Lili's a bit more cynical. "It's cool Diane, he'll get what's coming to him. We're pretty sure the girl he's really infatuated with, who he's over the moon for, head before heels like a little school boy - he's to death in love with her he tell me - and we're pretty sure she's a lesbian."

"I never said that," I quip back.  "And no, she is not a lesbian."

"Dude. Yeah, she is. Or at least bisexual. I've got a certain feel for these sort of things," she says with a twisted smile. "And I'm gonna hook up with her before you do."

"Ha! That's right," says Lindsay looking at me, then to Lili.  "Do it, Lil!"  She's got a taste for retribution now.

"Um... I will. She's beautiful."

"God, yes. She is. But please don't," I plead. "Please?" I hate the game this has become, especially with that rare gem of a girl that genuinely piques my heart's interest.  That dear sweet Rachel.
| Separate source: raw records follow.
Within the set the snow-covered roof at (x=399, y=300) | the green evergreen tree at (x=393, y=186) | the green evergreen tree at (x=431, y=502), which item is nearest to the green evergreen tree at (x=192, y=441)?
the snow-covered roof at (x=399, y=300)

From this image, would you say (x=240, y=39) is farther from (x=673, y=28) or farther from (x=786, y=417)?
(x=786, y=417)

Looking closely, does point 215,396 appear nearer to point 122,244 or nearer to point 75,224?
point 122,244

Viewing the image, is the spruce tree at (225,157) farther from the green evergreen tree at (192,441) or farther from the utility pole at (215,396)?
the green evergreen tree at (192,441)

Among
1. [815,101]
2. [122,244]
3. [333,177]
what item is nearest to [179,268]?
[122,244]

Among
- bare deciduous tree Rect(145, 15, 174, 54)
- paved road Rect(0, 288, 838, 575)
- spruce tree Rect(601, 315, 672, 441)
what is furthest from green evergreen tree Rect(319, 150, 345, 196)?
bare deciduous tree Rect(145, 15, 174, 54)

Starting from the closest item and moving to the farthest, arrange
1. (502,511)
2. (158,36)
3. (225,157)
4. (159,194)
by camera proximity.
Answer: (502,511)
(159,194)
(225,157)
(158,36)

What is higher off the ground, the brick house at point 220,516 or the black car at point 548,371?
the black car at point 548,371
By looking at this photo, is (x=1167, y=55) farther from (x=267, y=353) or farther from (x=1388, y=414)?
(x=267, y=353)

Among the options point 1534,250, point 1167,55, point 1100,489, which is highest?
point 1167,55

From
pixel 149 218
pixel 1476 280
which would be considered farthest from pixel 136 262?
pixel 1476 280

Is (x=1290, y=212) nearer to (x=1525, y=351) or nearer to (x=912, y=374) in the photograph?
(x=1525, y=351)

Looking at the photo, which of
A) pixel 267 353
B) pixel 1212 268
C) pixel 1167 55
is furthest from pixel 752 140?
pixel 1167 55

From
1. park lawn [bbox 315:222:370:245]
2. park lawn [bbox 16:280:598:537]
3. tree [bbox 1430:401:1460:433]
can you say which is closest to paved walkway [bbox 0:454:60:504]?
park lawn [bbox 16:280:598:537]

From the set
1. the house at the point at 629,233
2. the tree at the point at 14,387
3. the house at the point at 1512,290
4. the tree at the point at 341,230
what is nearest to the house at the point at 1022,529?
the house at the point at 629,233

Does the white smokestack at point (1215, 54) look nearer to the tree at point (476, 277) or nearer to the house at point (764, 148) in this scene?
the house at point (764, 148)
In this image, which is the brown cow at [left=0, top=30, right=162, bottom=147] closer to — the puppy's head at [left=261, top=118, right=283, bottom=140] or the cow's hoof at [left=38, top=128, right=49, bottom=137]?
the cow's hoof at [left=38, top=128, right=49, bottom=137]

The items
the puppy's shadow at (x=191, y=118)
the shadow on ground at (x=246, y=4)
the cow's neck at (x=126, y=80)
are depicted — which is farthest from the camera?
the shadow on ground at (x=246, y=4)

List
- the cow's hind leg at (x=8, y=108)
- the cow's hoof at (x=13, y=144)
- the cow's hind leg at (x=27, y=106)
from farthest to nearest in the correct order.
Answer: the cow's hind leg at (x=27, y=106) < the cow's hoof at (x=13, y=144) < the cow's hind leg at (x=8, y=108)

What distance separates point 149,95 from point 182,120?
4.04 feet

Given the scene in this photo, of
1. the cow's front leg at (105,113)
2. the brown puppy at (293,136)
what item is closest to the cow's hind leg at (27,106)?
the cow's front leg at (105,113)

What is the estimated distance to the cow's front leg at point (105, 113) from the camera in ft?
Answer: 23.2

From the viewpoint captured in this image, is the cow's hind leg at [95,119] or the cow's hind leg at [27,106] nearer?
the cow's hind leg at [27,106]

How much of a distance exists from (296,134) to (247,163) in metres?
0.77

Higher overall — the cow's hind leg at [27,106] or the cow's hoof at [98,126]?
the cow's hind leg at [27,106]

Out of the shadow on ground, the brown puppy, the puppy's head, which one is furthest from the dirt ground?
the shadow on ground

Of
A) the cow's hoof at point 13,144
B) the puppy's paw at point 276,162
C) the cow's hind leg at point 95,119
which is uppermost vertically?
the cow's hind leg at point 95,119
Meanwhile, Diane can't get enough of it.  She can barely get a word in edgewise between our squabbling and her bouts of laughter. "You guys are all ridiculous," she says finally somewhere by the Seine near Pont de l'Alma. "It's like you're living your way through some... some Woody Allen movie over here! I love it!"

And we love her.  Me and Lili because she's a fast-talking cool wino of a mom, and Lindsay because, well, she has to.  It's not so much of a chore though as it is an amiable admiration of the most precious kind.  She's wonderful, and as we board the metro headed for the 13th, I can't help but think about what a Woody Allen sort of meander I've blown through out here.  I'd left LA to get away from all the craziness, all the distractions of the opposite gender, but life's dramatic as ever in Paris.  Woody would be proud.